The fixture between Nottingham Forest and Leicester City is a football rivalry played between the two East Midlands clubs, often referred to as an East Midlands derby. There have been a total of 108 meetings dating back to 1901.

Though Forest are closer in proximity to both Notts County and Derby County, and Leicester's nearest club is Coventry City, the clubs are the two most successful clubs in the East Midlands, and represent its two largest cities.

Notable games

One match which remains Leicester City's worst defeat and Nottingham Forest's record league win is the 12–0 result at the City Ground on 21 April 1909, when Leicester were known as Leicester Fosse. The performance by Fosse players was so appalling that The Football League ordered an enquiry, although no further action was taken after it turned out several of the already relegated Leicester side were hungover from a player's wedding the night before.

On 18 September 2007, Nottingham Forest were given a 'free goal' by Leicester City in a League Cup match at the City Ground. It was a rescheduled match after their original meeting on 28 August, which Forest were leading 1–0, was abandoned due to Leicester player Clive Clarke collapsing in the dressing room at half-time. Leicester nonetheless won the match 3–2.

- RECORD LIST
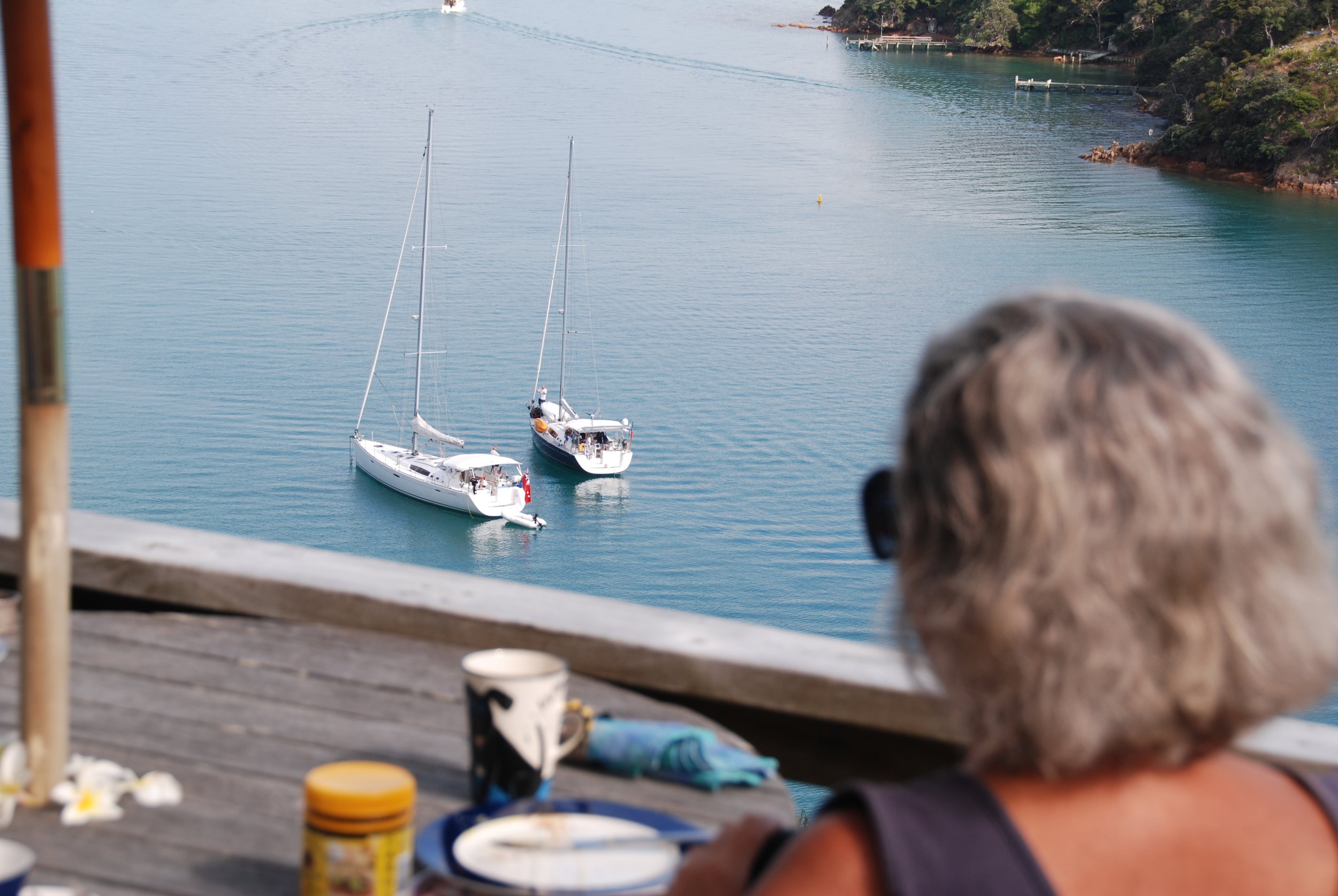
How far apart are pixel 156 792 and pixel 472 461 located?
108 ft

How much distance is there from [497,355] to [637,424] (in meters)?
6.09

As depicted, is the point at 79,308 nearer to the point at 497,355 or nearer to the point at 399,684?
the point at 497,355

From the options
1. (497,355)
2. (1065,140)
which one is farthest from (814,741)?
(1065,140)

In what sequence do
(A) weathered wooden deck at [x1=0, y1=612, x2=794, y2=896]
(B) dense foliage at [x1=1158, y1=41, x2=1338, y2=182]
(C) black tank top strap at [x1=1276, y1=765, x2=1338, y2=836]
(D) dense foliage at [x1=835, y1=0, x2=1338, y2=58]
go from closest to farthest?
(C) black tank top strap at [x1=1276, y1=765, x2=1338, y2=836], (A) weathered wooden deck at [x1=0, y1=612, x2=794, y2=896], (B) dense foliage at [x1=1158, y1=41, x2=1338, y2=182], (D) dense foliage at [x1=835, y1=0, x2=1338, y2=58]

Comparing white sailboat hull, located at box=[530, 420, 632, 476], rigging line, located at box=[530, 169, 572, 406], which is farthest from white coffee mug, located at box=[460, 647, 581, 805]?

- WHAT TO DO
Write out the full text about the Nottingham Forest and Leicester City rivalry, word for word.

- TASK RESPONSE
The fixture between Nottingham Forest and Leicester City is a football rivalry played between the two East Midlands clubs, often referred to as an East Midlands derby. There have been a total of 108 meetings dating back to 1901.

Though Forest are closer in proximity to both Notts County and Derby County, and Leicester's nearest club is Coventry City, the clubs are the two most successful clubs in the East Midlands, and represent its two largest cities.

Notable games

One match which remains Leicester City's worst defeat and Nottingham Forest's record league win is the 12–0 result at the City Ground on 21 April 1909, when Leicester were known as Leicester Fosse. The performance by Fosse players was so appalling that The Football League ordered an enquiry, although no further action was taken after it turned out several of the already relegated Leicester side were hungover from a player's wedding the night before.

On 18 September 2007, Nottingham Forest were given a 'free goal' by Leicester City in a League Cup match at the City Ground. It was a rescheduled match after their original meeting on 28 August, which Forest were leading 1–0, was abandoned due to Leicester player Clive Clarke collapsing in the dressing room at half-time. Leicester nonetheless won the match 3–2.